> _What you should do_: Everything in the data should be repeated exactly, save for the images.

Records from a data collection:
## Start
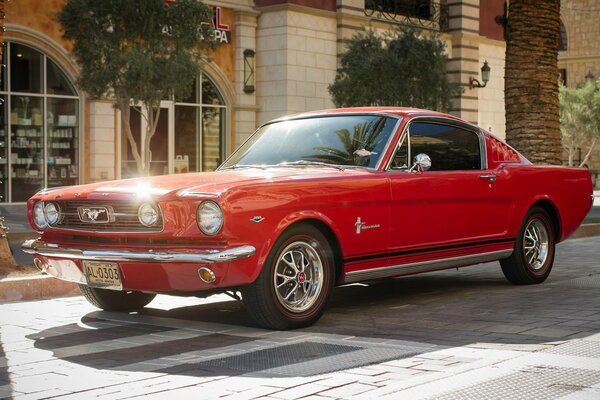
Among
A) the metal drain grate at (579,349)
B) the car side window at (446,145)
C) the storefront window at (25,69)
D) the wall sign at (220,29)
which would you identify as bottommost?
the metal drain grate at (579,349)

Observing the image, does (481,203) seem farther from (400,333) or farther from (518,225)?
(400,333)

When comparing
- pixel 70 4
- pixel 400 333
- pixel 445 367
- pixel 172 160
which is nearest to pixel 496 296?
pixel 400 333

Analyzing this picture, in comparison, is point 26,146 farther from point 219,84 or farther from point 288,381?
point 288,381

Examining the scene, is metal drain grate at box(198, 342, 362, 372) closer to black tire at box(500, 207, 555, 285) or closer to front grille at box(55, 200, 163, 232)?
front grille at box(55, 200, 163, 232)

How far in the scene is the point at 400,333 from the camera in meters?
6.92

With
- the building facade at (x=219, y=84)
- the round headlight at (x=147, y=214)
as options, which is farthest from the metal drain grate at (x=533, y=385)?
the building facade at (x=219, y=84)

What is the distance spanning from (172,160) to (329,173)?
20.1 metres

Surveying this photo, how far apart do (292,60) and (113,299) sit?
20782 millimetres

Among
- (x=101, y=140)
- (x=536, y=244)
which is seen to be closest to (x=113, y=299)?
(x=536, y=244)

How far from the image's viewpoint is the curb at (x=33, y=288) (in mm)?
8875

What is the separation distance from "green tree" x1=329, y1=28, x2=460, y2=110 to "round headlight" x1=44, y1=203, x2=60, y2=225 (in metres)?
17.6

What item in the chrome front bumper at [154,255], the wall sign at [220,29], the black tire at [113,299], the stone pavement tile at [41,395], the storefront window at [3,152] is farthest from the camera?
the wall sign at [220,29]

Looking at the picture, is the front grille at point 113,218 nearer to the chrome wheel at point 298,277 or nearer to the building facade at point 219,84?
the chrome wheel at point 298,277

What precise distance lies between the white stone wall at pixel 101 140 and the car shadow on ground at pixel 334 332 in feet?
53.0
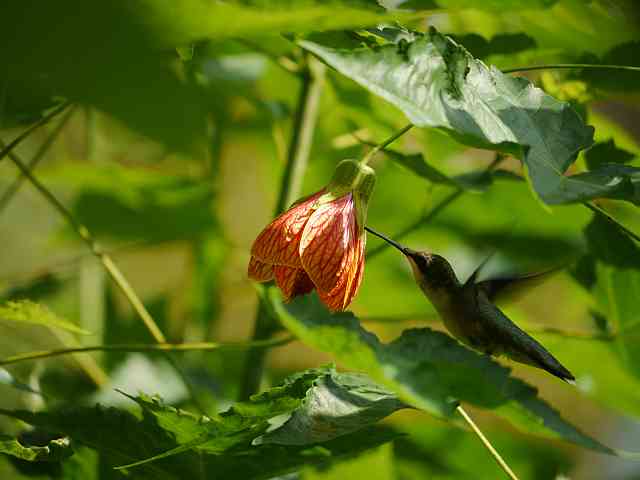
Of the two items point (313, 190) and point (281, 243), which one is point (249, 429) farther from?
point (313, 190)

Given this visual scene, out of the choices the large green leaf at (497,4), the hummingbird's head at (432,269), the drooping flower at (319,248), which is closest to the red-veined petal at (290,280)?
the drooping flower at (319,248)

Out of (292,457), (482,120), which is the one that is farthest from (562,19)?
(292,457)

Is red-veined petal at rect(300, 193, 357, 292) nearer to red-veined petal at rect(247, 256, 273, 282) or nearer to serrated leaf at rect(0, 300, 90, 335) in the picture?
red-veined petal at rect(247, 256, 273, 282)

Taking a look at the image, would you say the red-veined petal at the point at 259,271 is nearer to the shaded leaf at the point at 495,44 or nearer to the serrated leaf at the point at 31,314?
the serrated leaf at the point at 31,314

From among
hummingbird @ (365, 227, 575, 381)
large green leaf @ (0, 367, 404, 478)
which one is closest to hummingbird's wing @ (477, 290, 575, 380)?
hummingbird @ (365, 227, 575, 381)

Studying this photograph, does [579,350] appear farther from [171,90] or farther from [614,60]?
[171,90]

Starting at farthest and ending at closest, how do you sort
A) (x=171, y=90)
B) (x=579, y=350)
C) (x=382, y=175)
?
1. (x=382, y=175)
2. (x=579, y=350)
3. (x=171, y=90)

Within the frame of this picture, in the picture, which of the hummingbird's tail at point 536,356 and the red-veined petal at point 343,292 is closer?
the red-veined petal at point 343,292
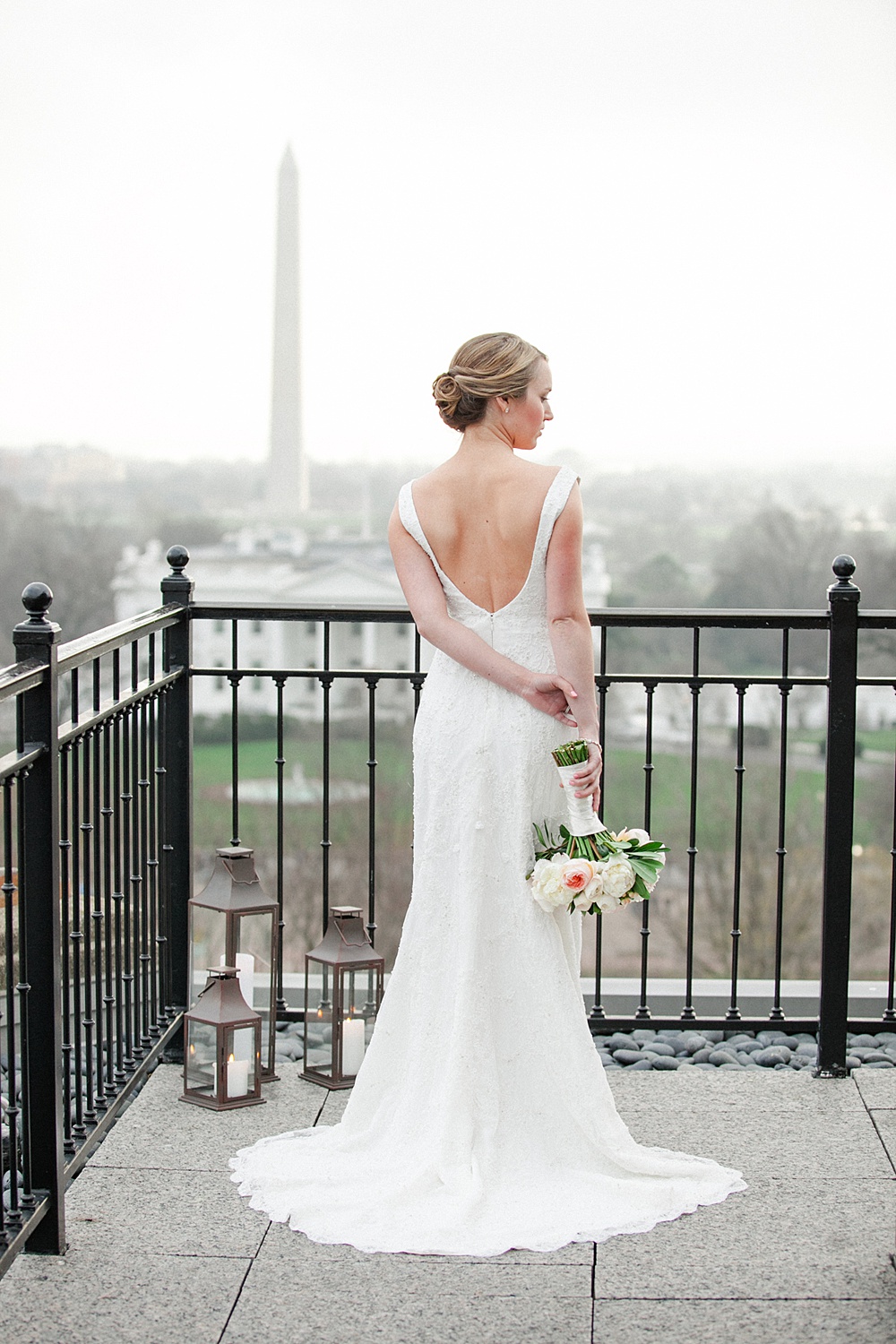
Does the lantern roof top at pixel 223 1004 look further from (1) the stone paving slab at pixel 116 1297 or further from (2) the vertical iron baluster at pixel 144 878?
(1) the stone paving slab at pixel 116 1297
## End
> _Answer to the task_:
Among
A) the metal drain grate at (579,349)
B) the car side window at (446,145)
C) the storefront window at (25,69)
D) the wall sign at (220,29)
which would you identify as bottommost?
the metal drain grate at (579,349)

Observing the image, does (481,203) seem farther from (400,333) or farther from (518,225)?
(400,333)

When comparing
- pixel 70 4
- pixel 400 333
- pixel 445 367
- pixel 172 160
which is nearest to pixel 496 296?
pixel 400 333

Analyzing this picture, in comparison, is point 26,146 farther from point 219,84 or farther from point 288,381?
point 288,381

Examining the scene, is metal drain grate at box(198, 342, 362, 372) closer to black tire at box(500, 207, 555, 285) or closer to front grille at box(55, 200, 163, 232)?
front grille at box(55, 200, 163, 232)

How far in the scene is the point at 400,333 from the camera in meters?
6.92

With
- the building facade at (x=219, y=84)
- the round headlight at (x=147, y=214)
as options, which is farthest from the metal drain grate at (x=533, y=385)?
the building facade at (x=219, y=84)

What is the distance spanning from (172,160) to (329,173)?
20.1 metres

Surveying this photo, how far apart do (292,60) and (113,299) sit?
20782 millimetres

Among
- (x=101, y=140)
- (x=536, y=244)
which is seen to be closest to (x=113, y=299)?
(x=536, y=244)

How far from the image's viewpoint is the curb at (x=33, y=288) (in mm)?
8875

What is the separation distance from "green tree" x1=329, y1=28, x2=460, y2=110 to "round headlight" x1=44, y1=203, x2=60, y2=225 (in metres)?
17.6

What item in the chrome front bumper at [154,255], the wall sign at [220,29], the black tire at [113,299], the stone pavement tile at [41,395], the storefront window at [3,152] is farthest from the camera?
the wall sign at [220,29]

Looking at the picture, is the front grille at point 113,218 nearer to the chrome wheel at point 298,277 or nearer to the building facade at point 219,84?
the chrome wheel at point 298,277

What precise distance lies between the white stone wall at pixel 101 140 and the car shadow on ground at pixel 334 332 in feet?
53.0
Of the two items point (313, 190) and point (281, 243), which one is point (249, 429) farther from?
point (313, 190)

Given this visual scene, out of the choices the large green leaf at (497,4), the hummingbird's head at (432,269), the drooping flower at (319,248), which is closest to the red-veined petal at (290,280)?
the drooping flower at (319,248)

Out of (292,457), (482,120), which is the one that is farthest from (562,19)?
(292,457)

Is red-veined petal at rect(300, 193, 357, 292) nearer to red-veined petal at rect(247, 256, 273, 282) or nearer to serrated leaf at rect(0, 300, 90, 335) in the picture?
red-veined petal at rect(247, 256, 273, 282)

Taking a look at the image, would you say the red-veined petal at the point at 259,271 is nearer to the shaded leaf at the point at 495,44 or nearer to the serrated leaf at the point at 31,314?
the serrated leaf at the point at 31,314

From among
hummingbird @ (365, 227, 575, 381)
large green leaf @ (0, 367, 404, 478)
which one is closest to hummingbird's wing @ (477, 290, 575, 380)?
hummingbird @ (365, 227, 575, 381)

Studying this photograph, does [579,350] appear farther from [171,90] or farther from [614,60]?
[171,90]

Starting at farthest and ending at closest, how do you sort
A) (x=171, y=90)
B) (x=579, y=350)
C) (x=382, y=175)
?
1. (x=382, y=175)
2. (x=579, y=350)
3. (x=171, y=90)

Within the frame of this picture, in the picture, which of the hummingbird's tail at point 536,356 and the red-veined petal at point 343,292 is closer?
the red-veined petal at point 343,292
Does the lantern roof top at pixel 223 1004 look further from (1) the stone paving slab at pixel 116 1297 or further from (2) the vertical iron baluster at pixel 144 878?
(1) the stone paving slab at pixel 116 1297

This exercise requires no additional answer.